_Requirement_: Rewrite everything from the line containing "In the scene" down to the end of the data, putting "distance from the camera" in place of "camera distance" and keeping all else the same. Leave the pictures out of your answer.

::: Information shown

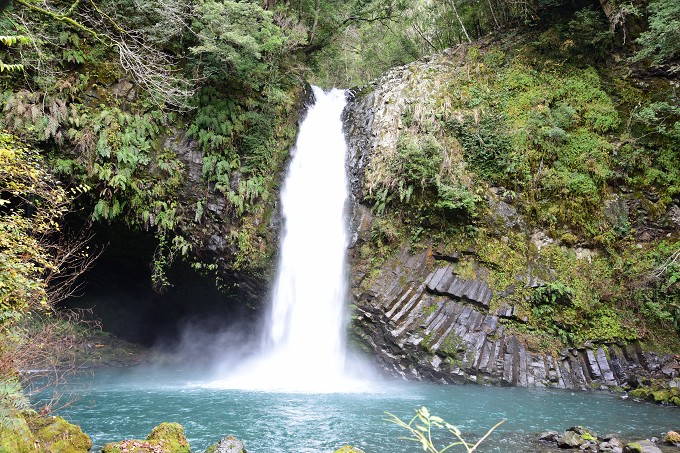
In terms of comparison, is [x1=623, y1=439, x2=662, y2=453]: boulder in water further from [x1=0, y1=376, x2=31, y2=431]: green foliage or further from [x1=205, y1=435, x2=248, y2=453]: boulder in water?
[x1=0, y1=376, x2=31, y2=431]: green foliage

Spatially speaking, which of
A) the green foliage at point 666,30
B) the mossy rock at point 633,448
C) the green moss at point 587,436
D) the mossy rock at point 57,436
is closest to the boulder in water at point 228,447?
the mossy rock at point 57,436

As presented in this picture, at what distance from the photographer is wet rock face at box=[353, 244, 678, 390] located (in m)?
10.7

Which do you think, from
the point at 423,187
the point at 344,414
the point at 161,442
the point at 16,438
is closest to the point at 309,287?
the point at 423,187

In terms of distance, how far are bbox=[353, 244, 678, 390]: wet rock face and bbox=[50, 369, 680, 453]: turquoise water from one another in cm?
53

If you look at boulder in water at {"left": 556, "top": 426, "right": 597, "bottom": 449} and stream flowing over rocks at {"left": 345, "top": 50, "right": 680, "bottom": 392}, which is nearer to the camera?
boulder in water at {"left": 556, "top": 426, "right": 597, "bottom": 449}

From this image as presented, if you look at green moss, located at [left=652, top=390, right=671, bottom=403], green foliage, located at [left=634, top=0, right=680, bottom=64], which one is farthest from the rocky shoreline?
green foliage, located at [left=634, top=0, right=680, bottom=64]

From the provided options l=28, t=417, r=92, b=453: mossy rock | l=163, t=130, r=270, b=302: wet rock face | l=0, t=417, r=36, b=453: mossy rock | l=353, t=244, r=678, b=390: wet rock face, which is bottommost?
l=28, t=417, r=92, b=453: mossy rock

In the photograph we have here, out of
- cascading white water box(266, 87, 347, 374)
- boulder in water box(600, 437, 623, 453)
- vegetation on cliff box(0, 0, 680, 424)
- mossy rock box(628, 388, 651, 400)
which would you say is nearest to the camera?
boulder in water box(600, 437, 623, 453)

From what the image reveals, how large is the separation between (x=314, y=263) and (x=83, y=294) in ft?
28.4

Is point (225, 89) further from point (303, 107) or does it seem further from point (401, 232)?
point (401, 232)

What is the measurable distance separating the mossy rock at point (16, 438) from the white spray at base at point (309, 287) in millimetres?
6105

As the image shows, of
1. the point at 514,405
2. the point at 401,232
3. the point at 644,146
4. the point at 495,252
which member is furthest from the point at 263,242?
the point at 644,146

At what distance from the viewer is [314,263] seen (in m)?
13.7

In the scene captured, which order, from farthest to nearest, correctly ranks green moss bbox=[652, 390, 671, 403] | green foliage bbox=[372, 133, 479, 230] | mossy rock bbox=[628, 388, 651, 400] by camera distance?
green foliage bbox=[372, 133, 479, 230] → mossy rock bbox=[628, 388, 651, 400] → green moss bbox=[652, 390, 671, 403]
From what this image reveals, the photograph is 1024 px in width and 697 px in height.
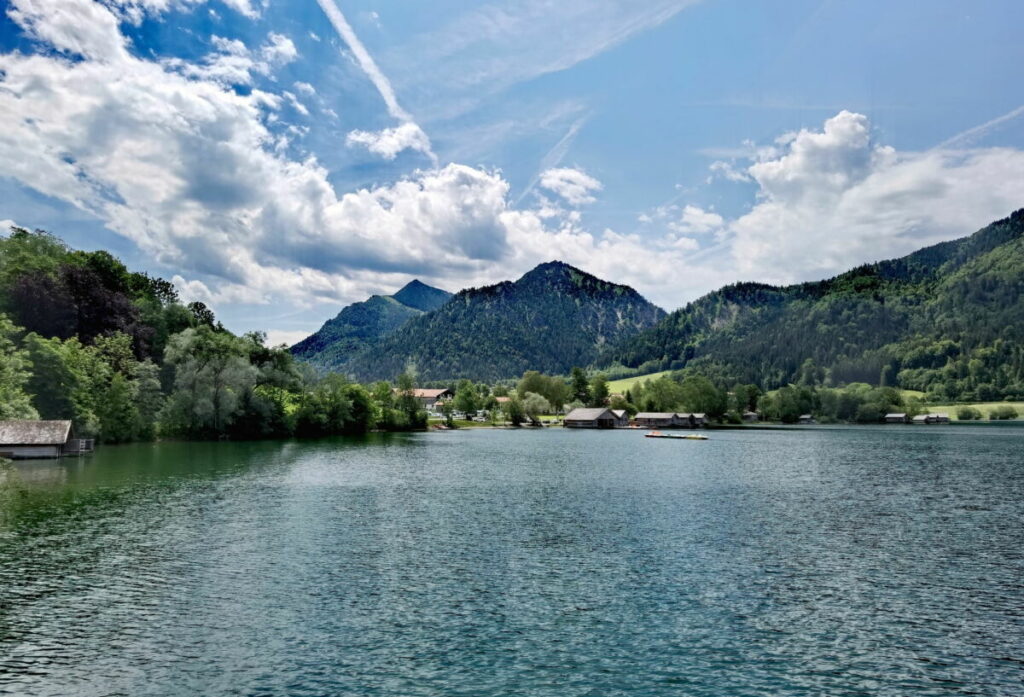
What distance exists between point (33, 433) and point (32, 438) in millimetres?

::::::

_Task output_:
In the scene captured, which order, from farthest to nearest, correctly ranks green moss bbox=[652, 390, 671, 403] | green foliage bbox=[372, 133, 479, 230] | mossy rock bbox=[628, 388, 651, 400] by distance from the camera?
green foliage bbox=[372, 133, 479, 230] → mossy rock bbox=[628, 388, 651, 400] → green moss bbox=[652, 390, 671, 403]
From what this image reveals, the photograph is 1024 px in width and 697 px in height.
What distance exists between point (33, 433) and point (32, 438) in millimetres?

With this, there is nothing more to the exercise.